Coaxial
Coaxial

Certains disques passent inexplicablement à la trappe, glissant entre les mailles du filet ou échappant aux échos du sonar, pour un instant d'inattention. Prenez ce premier essai longue durée de Coaxial par exemple. Coaxial, qui? Un duo signé chez GSL, en provenance directe des souterrains californiens (après une formation en Virginie du Nord), proche des Free Moral Agents et de The Mars Volta. Sur le papier, le groupe formé du emcee Beegs Alchemy et du beatmaker David K. réunissait donc pas mal d'éléments susceptibles de nous mettre la puce à l'oreille et d'attirer un tant soit peu notre attention… Et pourtant, ce n'est que plusieurs mois après sa sortie, quasiment par hasard, au détour d'une commande en ligne, que leur album éponyme atteint enfin nos oreilles. Comme quoi, la curiosité a parfois ses limites.

Petite séance de rattrapage. Après un premier EP "The Phantom Syndrome" prometteur un an auparavant, Coaxial profite de l'été 2006 pour dévoiler son premier LP. Pas forcément la meilleure des saisons pour publier un album froid et dur comme la glace, me direz-vous. Comme une confirmation, il aura fallu attendre le cœur de l'hiver 2007 pour que "Coaxial" se fraye un chemin jusqu'à notre platine. Ce n'est sûrement pas un hasard.

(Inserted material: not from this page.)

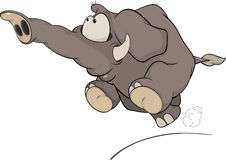 The running elephant calf cartoon Stock Images
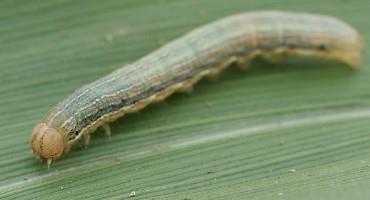 Fall Armyworm: Keep Looking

"The dark side, the frightened bride, the psycho side, the death ride, won't you kill me until I come alive!" Ce qui frappe d'emblée, dès les premières notes de 'It's Not My Voice', c'est l'ambiance lourde et oppressante que David K. parvient à mettre en place en une poignée de mesures. Au départ, juste quelques congas et un arrière-plan de chants religieux envoûtant pour installer le décor, puis soudain, une avalanche de rythmiques violemment industrielles nous prend à la gorge, soutenue par quelques nappes impérieuses et un piano grave. Le saxophone lointain qui parvient péniblement à se frayer un chemin au milieu de ce chaos soigneusement mis ne scène sonne presque comme un écho des trompettes de l'apocalypse. Un frisson nous parcourt immanquablement le bas de l'échine à l'écoute… et on se dit que l'ami David K. a du talent à revendre.

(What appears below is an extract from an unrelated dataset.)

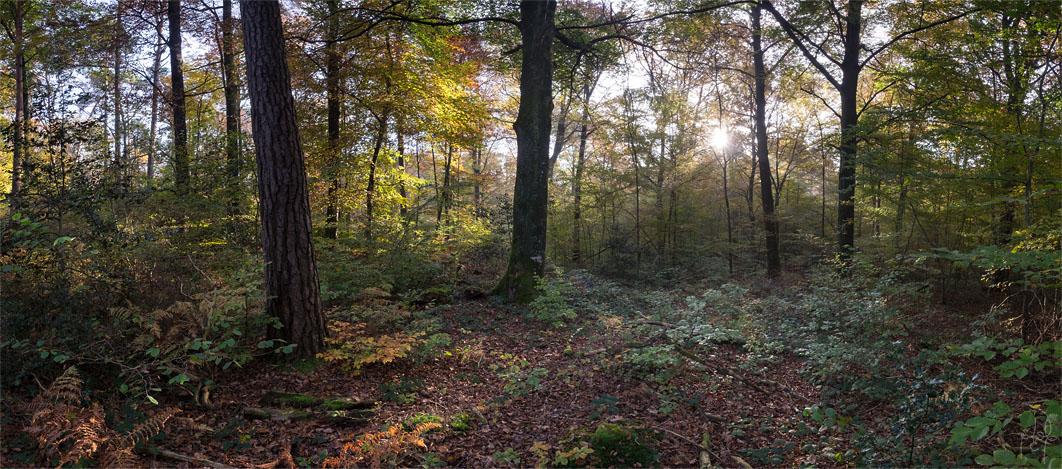 Peuplement mélangé de chêne sessile, hêtre et pins sylvestre sur argiles à meulière.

Un talent évident, qui sera d'ailleurs rarement démenti par la suite. "Am I insane or is everyone else crazy?" Avec ses atmosphères suffocantes, ses résonances mystiques et ses boucles hantées, "Coaxial" présente un univers paranoïaque très détaillé et cohérent, qui s'impose comme un modèle de ce hip-hop "expérimental" (terme fourre-tout s'il en est) dont le groupe se revendique haut et fort. Les tableaux proposés, tout en nuances de gris, laissent transparaître un réel savoir-faire de David Krepinevich dans cet art difficile. Leurs couleurs sombres donnent à voir tout un éventail de décors désertiques faits de guitares électriques dopées de reverb, de nappes atmosphériques évasives, de basses imposantes, de pianos hésitants et de déferlantes de percussions parcourues de secousses incontrôlables… Welcome to the future. Dans ces contrées dévastées, les nappes vibrantes de 'Once Against' ressemblent à s'y méprendre aux pales d'un hélicoptère survolant un chant de ruines et les quelques notes de flûtes traversières qui émergent parfois de la poussière sont les seuls rayons de soleil.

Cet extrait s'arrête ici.